Add individual genome CRAM file to IGB quickload via svn

Suggestions for testing usability, usefulness and functionality:

• Use NCBI Web site (or other sources) to identify a pathogenic cancer-causing polymorphism in BRCA1
• Check the genotype of each sample. Do Donor 1 and/or Personal Genome Project participant huF7A4DE have the pathogenic allele of this polymorophism?

By trying to do this task, you will gain insight into what individuals will likely want to do when exploring their own data.

To test this ticket, I decided to use ClinVar to identify a pathogenic cancer-causing single nucleotide variant in BRCA1.

I first added ClinVar as a custom web link in IGB by clicking Tools > Configure Web Links and then clicking the "Create New" button and entering the following URL Pattern: https://www.ncbi.nlm.nih.gov/clinvar/?term=$$

Unfortunately, when I right-clicked on an SNV at chr17:43,093,219 and chose to search ClinVar with the new web link I made, this returned no results because the ID being searched (FP270005330L1C046R03305352005) is not recognized by ClinVar. And, there was no obvious way to query ClinVar by a position in the chromosome using bp coordinates, so I couldn't look up the SNV that way, either.
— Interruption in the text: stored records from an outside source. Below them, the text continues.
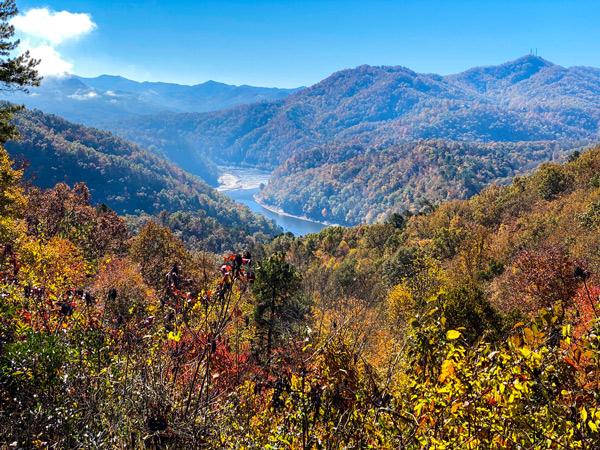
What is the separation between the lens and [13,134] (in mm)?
16203

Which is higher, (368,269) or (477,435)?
(477,435)

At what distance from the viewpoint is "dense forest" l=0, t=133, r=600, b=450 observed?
271cm

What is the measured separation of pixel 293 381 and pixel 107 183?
710ft

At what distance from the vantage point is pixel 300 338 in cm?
1073

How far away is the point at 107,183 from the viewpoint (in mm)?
193250

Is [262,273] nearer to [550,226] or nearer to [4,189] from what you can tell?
[4,189]

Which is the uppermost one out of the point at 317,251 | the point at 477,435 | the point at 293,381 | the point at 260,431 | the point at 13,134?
the point at 13,134

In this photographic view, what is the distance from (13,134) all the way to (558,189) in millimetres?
58989

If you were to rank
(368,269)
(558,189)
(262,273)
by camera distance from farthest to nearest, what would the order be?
1. (558,189)
2. (368,269)
3. (262,273)

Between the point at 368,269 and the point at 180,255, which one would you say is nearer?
the point at 180,255

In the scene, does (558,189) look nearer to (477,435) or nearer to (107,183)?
(477,435)

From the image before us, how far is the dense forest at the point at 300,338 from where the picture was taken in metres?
2.71

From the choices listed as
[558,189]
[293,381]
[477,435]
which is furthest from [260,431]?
[558,189]

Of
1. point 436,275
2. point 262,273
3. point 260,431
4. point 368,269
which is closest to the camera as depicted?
point 260,431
Back in IGB, I then right-clicked on the gene model at that location and used the new ClinVar web link to search "BRCA1" which returned lots of results, though they were non-specific to the point in the genome I clicked.

I looked through the search results and found a well-reviewed pathogenic SNV on the BRCA1 gene at the following location: chr17:43,045,711. There were no polymorphisms present in either of the three donor tracks. I repeated this process several times with various SNV's as well as pathogenic insertions and deletions but found none present in the donor tracks.

Overall, I think there will be a bit of friction for new users that want to use external databases to cross-reference their polymorphisms directly from IGB, but there is a lot of potential now to update our training in a way that gets people started using IGB to view their personal genomics data by using this Quickload.

Re today's quick discussion during the scrum:

Thank you Paige Kulzer for the review and comments!

If you notice anything about how the data are deployed on the web site that is hosting the data, maybe make a new ticket for that and put it into the next sprint. Then, you could close this ticket if you see fit!

Now that I've taken a closer look at how the data are deployed on the web site that is hosting the data, I've discovered that Donor 1 SQ867JX4 is being loaded on the wrong genome. The data for this donor is being stored in a folder called unknown_reference, but, per the text file in that folder (ULTIMATE-COMPATIBILITY-SQ867JX4-30x-WGS-Sequencing_com-12-25-24.txt), this donor's raw genotype data was aligned to GRCh37, not GRCh38:

[...] We are using reference human assembly build 37 (also known as Annotation Release 104). [...] More information on reference human assembly builds: https://www.ncbi.nlm.nih.gov/assembly/GCF_000001405.13/

I'm going to make a new ticket to address this issue and will now close this one!

Wow - thanks Paige Kulzer for catching this!!!!